=== WORK INSTRUCTION ===
Repeat the entries beneath in their entirety, precisely as given.

=== STUDY MATERIAL ===

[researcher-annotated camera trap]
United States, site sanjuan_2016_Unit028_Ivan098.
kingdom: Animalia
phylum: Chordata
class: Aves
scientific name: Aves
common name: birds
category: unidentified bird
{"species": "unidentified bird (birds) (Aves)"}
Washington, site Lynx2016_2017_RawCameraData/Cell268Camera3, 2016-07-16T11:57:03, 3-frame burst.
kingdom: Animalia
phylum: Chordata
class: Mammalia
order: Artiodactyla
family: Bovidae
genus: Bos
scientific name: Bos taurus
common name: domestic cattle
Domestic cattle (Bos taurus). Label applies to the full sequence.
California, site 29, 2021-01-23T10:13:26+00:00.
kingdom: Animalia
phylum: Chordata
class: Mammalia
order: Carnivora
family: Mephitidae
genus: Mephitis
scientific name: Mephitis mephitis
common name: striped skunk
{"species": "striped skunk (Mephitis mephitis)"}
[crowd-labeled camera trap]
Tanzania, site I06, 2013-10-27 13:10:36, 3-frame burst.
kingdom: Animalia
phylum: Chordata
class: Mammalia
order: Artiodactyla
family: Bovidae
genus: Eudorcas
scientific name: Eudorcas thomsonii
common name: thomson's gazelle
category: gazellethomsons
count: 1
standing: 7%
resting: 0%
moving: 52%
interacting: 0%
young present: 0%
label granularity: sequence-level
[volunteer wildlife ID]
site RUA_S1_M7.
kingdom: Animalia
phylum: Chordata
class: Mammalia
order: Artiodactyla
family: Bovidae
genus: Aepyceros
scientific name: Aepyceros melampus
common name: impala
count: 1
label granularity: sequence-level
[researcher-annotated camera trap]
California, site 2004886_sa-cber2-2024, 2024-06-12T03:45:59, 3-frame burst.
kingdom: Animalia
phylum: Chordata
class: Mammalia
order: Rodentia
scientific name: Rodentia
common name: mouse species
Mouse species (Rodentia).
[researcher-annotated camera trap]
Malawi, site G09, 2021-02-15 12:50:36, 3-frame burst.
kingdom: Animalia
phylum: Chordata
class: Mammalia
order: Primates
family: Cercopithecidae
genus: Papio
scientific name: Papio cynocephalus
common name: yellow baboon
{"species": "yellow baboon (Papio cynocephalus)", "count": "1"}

===

=== REPLY TO THE EXERCISE ===
[researcher-annotated camera trap]
United States, site sanjuan_2016_Unit028_Ivan098.
kingdom: Animalia
phylum: Chordata
class: Aves
scientific name: Aves
common name: birds
category: unidentified bird
{"species": "unidentified bird (birds) (Aves)"}
Washington, site Lynx2016_2017_RawCameraData/Cell268Camera3, 2016-07-16T11:57:03, 3-frame burst.
kingdom: Animalia
phylum: Chordata
class: Mammalia
order: Artiodactyla
family: Bovidae
genus: Bos
scientific name: Bos taurus
common name: domestic cattle
Domestic cattle (Bos taurus). Label applies to the full sequence.
California, site 29, 2021-01-23T10:13:26+00:00.
kingdom: Animalia
phylum: Chordata
class: Mammalia
order: Carnivora
family: Mephitidae
genus: Mephitis
scientific name: Mephitis mephitis
common name: striped skunk
{"species": "striped skunk (Mephitis mephitis)"}
[crowd-labeled camera trap]
Tanzania, site I06, 2013-10-27 13:10:36, 3-frame burst.
kingdom: Animalia
phylum: Chordata
class: Mammalia
order: Artiodactyla
family: Bovidae
genus: Eudorcas
scientific name: Eudorcas thomsonii
common name: thomson's gazelle
category: gazellethomsons
count: 1
standing: 7%
resting: 0%
moving: 52%
interacting: 0%
young present: 0%
label granularity: sequence-level
[volunteer wildlife ID]
site RUA_S1_M7.
kingdom: Animalia
phylum: Chordata
class: Mammalia
order: Artiodactyla
family: Bovidae
genus: Aepyceros
scientific name: Aepyceros melampus
common name: impala
count: 1
label granularity: sequence-level
[researcher-annotated camera trap]
California, site 2004886_sa-cber2-2024, 2024-06-12T03:45:59, 3-frame burst.
kingdom: Animalia
phylum: Chordata
class: Mammalia
order: Rodentia
scientific name: Rodentia
common name: mouse species
Mouse species (Rodentia).
[researcher-annotated camera trap]
Malawi, site G09, 2021-02-15 12:50:36, 3-frame burst.
kingdom: Animalia
phylum: Chordata
class: Mammalia
order: Primates
family: Cercopithecidae
genus: Papio
scientific name: Papio cynocephalus
common name: yellow baboon
{"species": "yellow baboon (Papio cynocephalus)", "count": "1"}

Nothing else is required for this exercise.